> **Document segment**

--- START ---

When a logical drive is deleted properly, this user information is erased and the drive status is shown as FRMT rather than USED. A drive with FRMT status has been formatted with either 64 KB or 256 MB of reserved space for storing controller-specific information, but has no user data on it.

If you remove the reserved space using the "view and edit Drives" menu, the drive status changes to NEW.

To replace BAD drives, or if two drives show BAD and MISSING status, refer to the Sun StorEdge 3000 Family Installation, Operation and Service Manual for your array.

Note - If a drive is installed but not listed, the drive might be defective or installed incorrectly.

Note - When power is turned on, the controller scans all physical drives that are connected through the drive channels. If a physical drive is connected after a Sun StorEdge 3310 SCSI controller or Sun StorEdge 3320 SCSI controller completes initialization, use the "Scan scsi drive" menu option ("view and edit Drives Scan scsi drive") to let the controller recognize the newly added physical drive so you can configure it as a member of a logical drive or as a spare drive.

--- END ---

> **Given data**
--- START ---

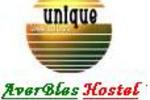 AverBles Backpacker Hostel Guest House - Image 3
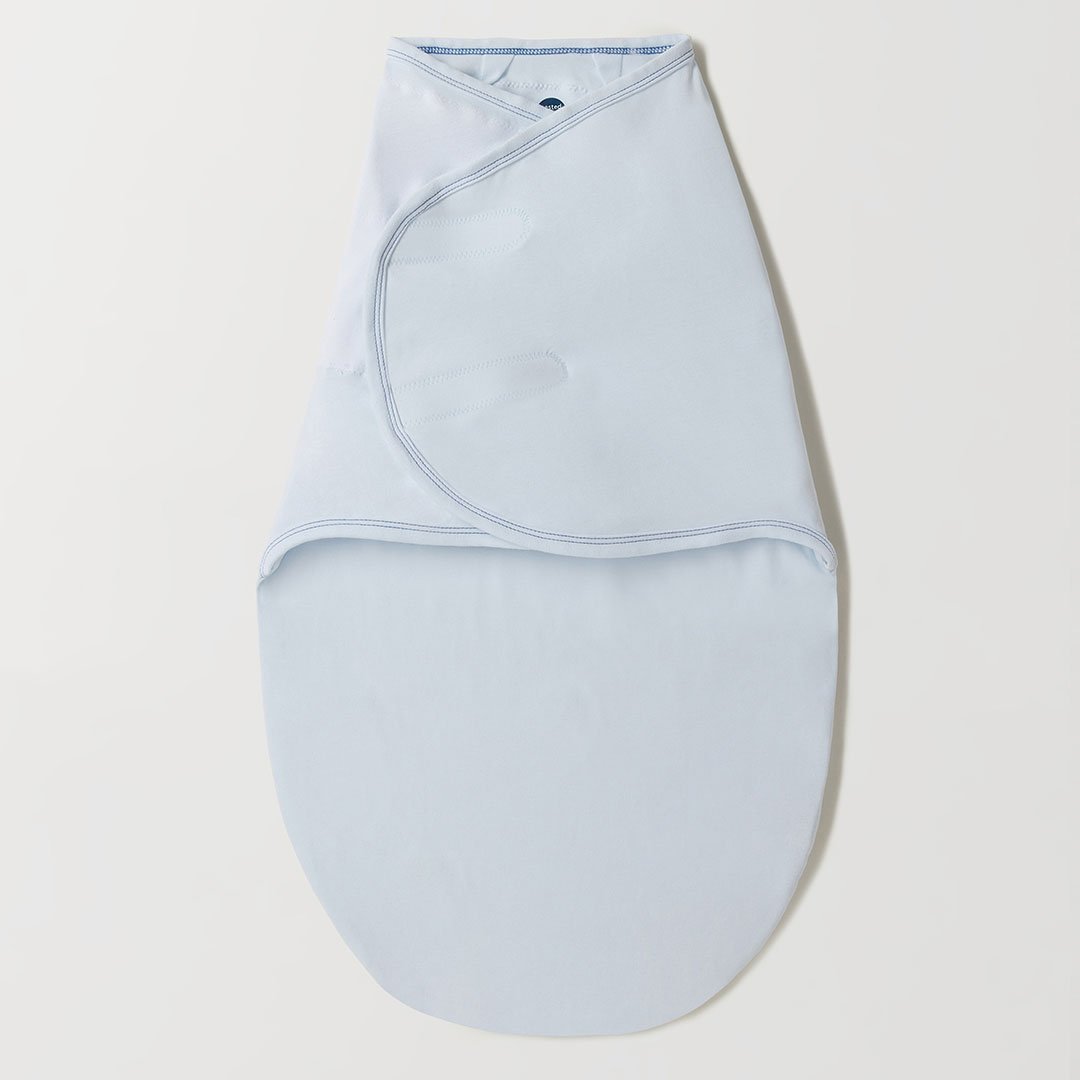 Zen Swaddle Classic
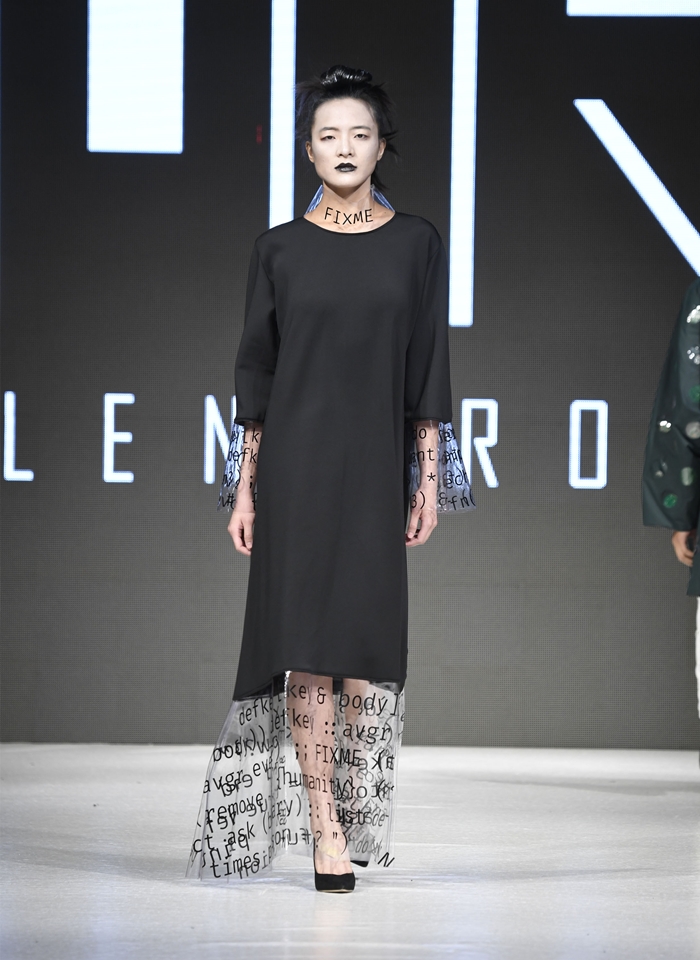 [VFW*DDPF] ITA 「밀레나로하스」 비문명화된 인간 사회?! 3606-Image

--- END ---
--- START ---

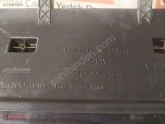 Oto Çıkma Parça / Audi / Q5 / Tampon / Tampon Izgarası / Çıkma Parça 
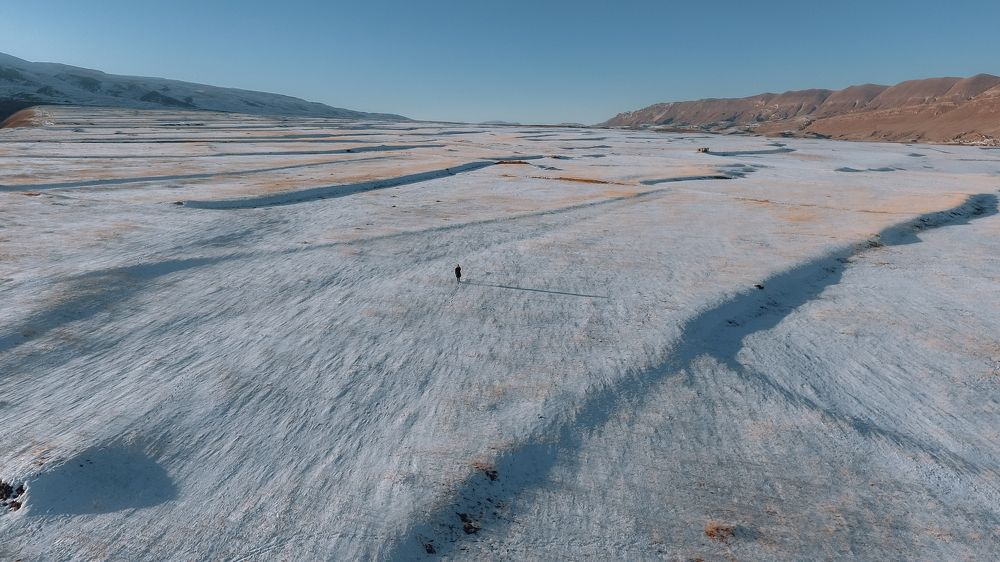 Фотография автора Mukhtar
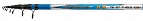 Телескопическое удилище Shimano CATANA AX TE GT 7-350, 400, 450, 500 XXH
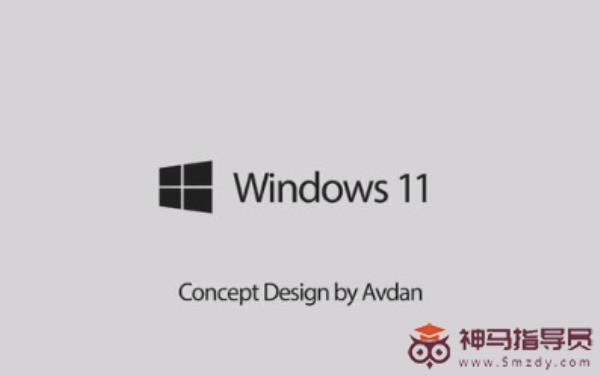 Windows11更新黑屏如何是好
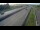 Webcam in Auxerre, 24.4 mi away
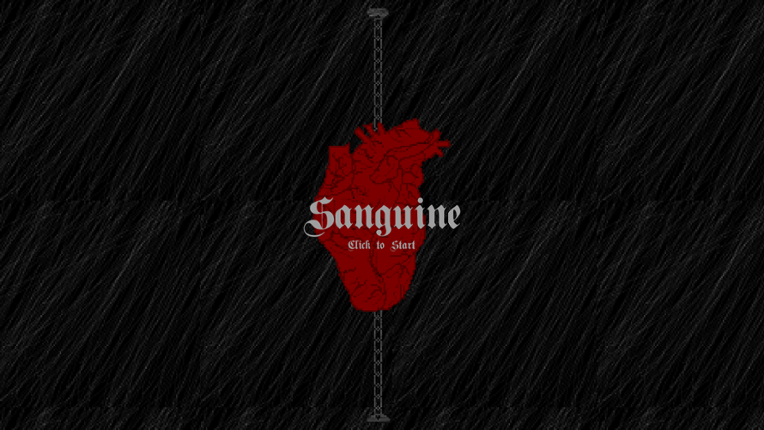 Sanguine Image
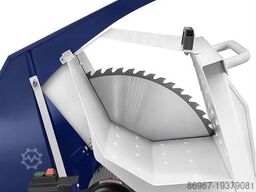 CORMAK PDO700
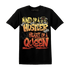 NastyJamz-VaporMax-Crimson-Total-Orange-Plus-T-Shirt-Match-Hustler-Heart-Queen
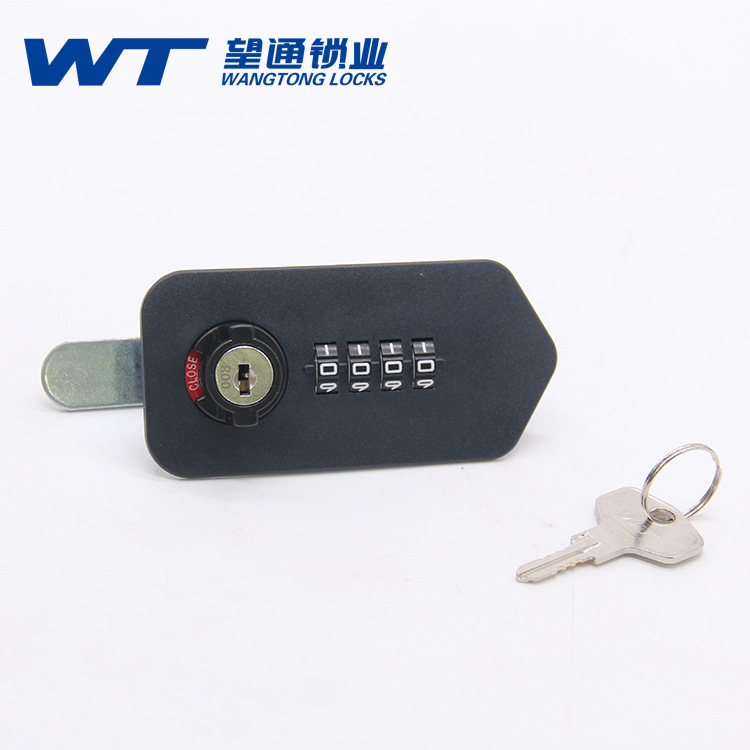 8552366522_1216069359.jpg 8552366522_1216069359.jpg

--- END ---
--- START ---

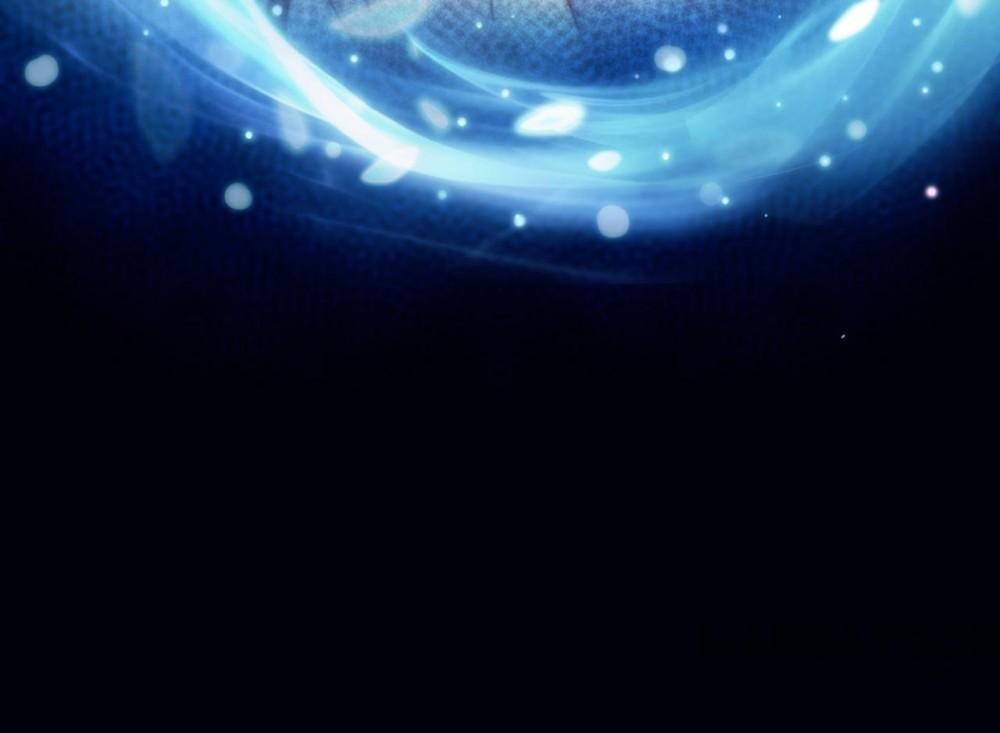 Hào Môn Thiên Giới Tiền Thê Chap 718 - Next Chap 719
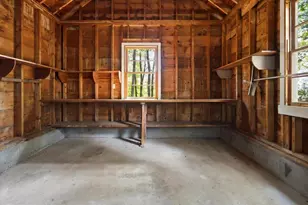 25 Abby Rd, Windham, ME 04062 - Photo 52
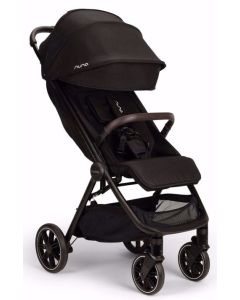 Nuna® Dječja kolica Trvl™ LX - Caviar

--- END ---

> **Problems to work on**
• 1. In the drive status passage, what status does a drive show once its reserved space is removed through the "view and edit Drives" menu?
• 2. Resume the drive status passage after its final sentence.

> **Answers in order**
• 1. NEW

• 2.
Channel Status Table

To check and configure channels, from the Main Menu, choose "view and edit channelS," and press Return.

The Channel Status table is displayed with the status of all channels on the array.

Screen capture shows the status of all channels on the array.

Note - Each controller has an RS232 port and an Ethernet port. This architecture ensures continuous access for communication should either controller fail. Since the connection is established with only one controller at a time, even when the array is in redundant mode, the CurSyncClk and CurWid settings are displayed only for the connected controller. Therefore, if a user maps one LUN to the primary controller, and another LUN to a secondary controller, only the LUN mapped with the currently connected controller is displayed through the serial and Ethernet port.

Caution - Do not change the PID and SID values of drive channels.

TABLE 14-4 Parameters Displayed in the Channel Status Table
Parameters	Description
Chl	Channel's ID.
Mode	Channel mode.
	RCCOM	Redundant controller communication channel. Displays as `RCC` in the Channel Status table.
	Host	The channel is functioning as a host channel.
	Drive	The channel is functioning as a drive channel.
	DRV+RCC	The channel is functioning as a drive channel with a redundant controller communication channel. (Fibre Channel only).
PID	Primary controller's ID mapping:
	*	Multiple IDs were applied (host channel mode only).
	#	The ID to which host LUNs are mapped in the host channel mode. The ID for the primary controller in the drive channel mode.
	NA	No ID applied.
SID	Secondary controller's ID mapping:
	*	Multiple IDs (host channel mode only).
	#	The ID to which host LUNs are mapped in the host channel mode. The ID for the secondary controller in drive channel the mode.
	NA	No ID applied.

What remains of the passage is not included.